---- Source passage
Photon-induced regeneration of Pd catalyst for carbonylation of amines to ureas

doi:10.1016/S1872-2067(24)60125-7

Abstract

Abstract:

Substituted ureas hold considerable significance in both natural and synthetic chemicals. Pd-based homogenous catalyst has been used for the urea synthesis, however the aggregation of Pd(0) species leads to the deactivation of the catalyst even under mild conditions. Here, we present a photon-involved carbonylation of amines to synthesize ureas, achieving product yields of up to 99%, using Pd(OAc)₂ and KI without losing the performance owing to the fast regeneration of Pd species under light irradiation. Reaction kinetics results and ultraviolet-visible absorption spectra indicate the regeneration of the Pd species is realized by the light irradiation (below 450 nm) which induces the oxidation reaction between HI and O₂ to produce I₂, so that the active species PdI₂ is regenerated through the reaction between Pd(0) and the I₂.
--------
---- Data excerpt
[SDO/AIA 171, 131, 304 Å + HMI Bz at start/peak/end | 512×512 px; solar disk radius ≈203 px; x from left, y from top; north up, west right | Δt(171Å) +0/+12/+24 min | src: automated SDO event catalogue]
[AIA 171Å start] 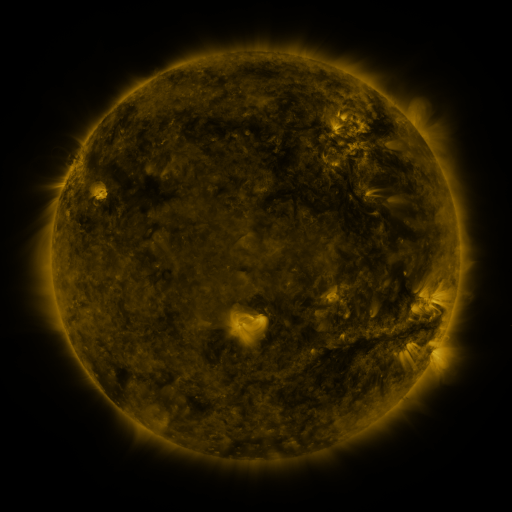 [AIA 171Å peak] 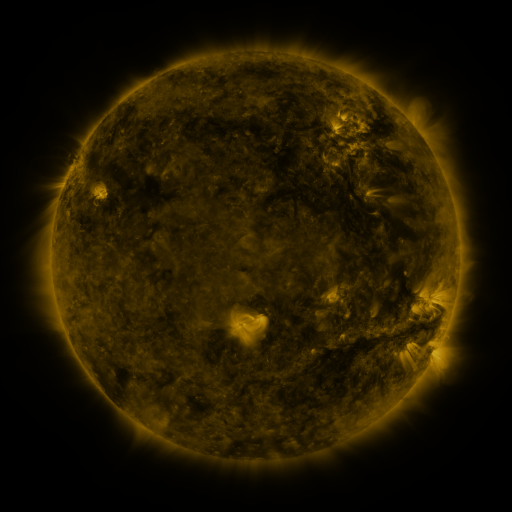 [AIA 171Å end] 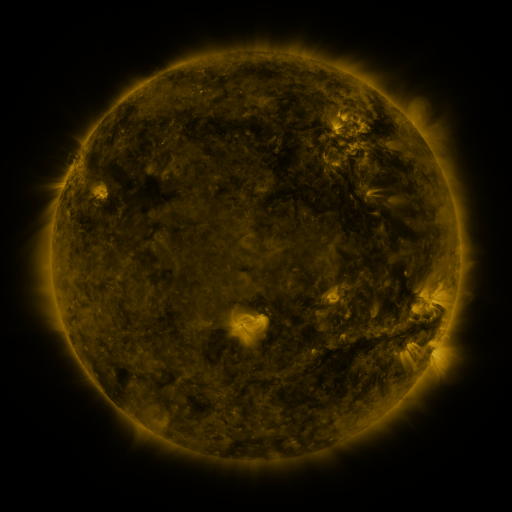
--------
* To-do list:
• a. What maximum product yield does the abstract report for the urea synthesis?
• b. Duplicate the text of the abstract word for word, starting at "doi:10.1016/S1872-2067(24)60125-7" and ending at "and the I₂.".
The lines that accompany the abstract are drawn from a separate source.

* Final results:
• a. Up to 99%.

• b.
doi:10.1016/S1872-2067(24)60125-7

Abstract

Abstract:

Substituted ureas hold considerable significance in both natural and synthetic chemicals. Pd-based homogenous catalyst has been used for the urea synthesis, however the aggregation of Pd(0) species leads to the deactivation of the catalyst even under mild conditions. Here, we present a photon-involved carbonylation of amines to synthesize ureas, achieving product yields of up to 99%, using Pd(OAc)₂ and KI without losing the performance owing to the fast regeneration of Pd species under light irradiation. Reaction kinetics results and ultraviolet-visible absorption spectra indicate the regeneration of the Pd species is realized by the light irradiation (below 450 nm) which induces the oxidation reaction between HI and O₂ to produce I₂, so that the active species PdI₂ is regenerated through the reaction between Pd(0) and the I₂.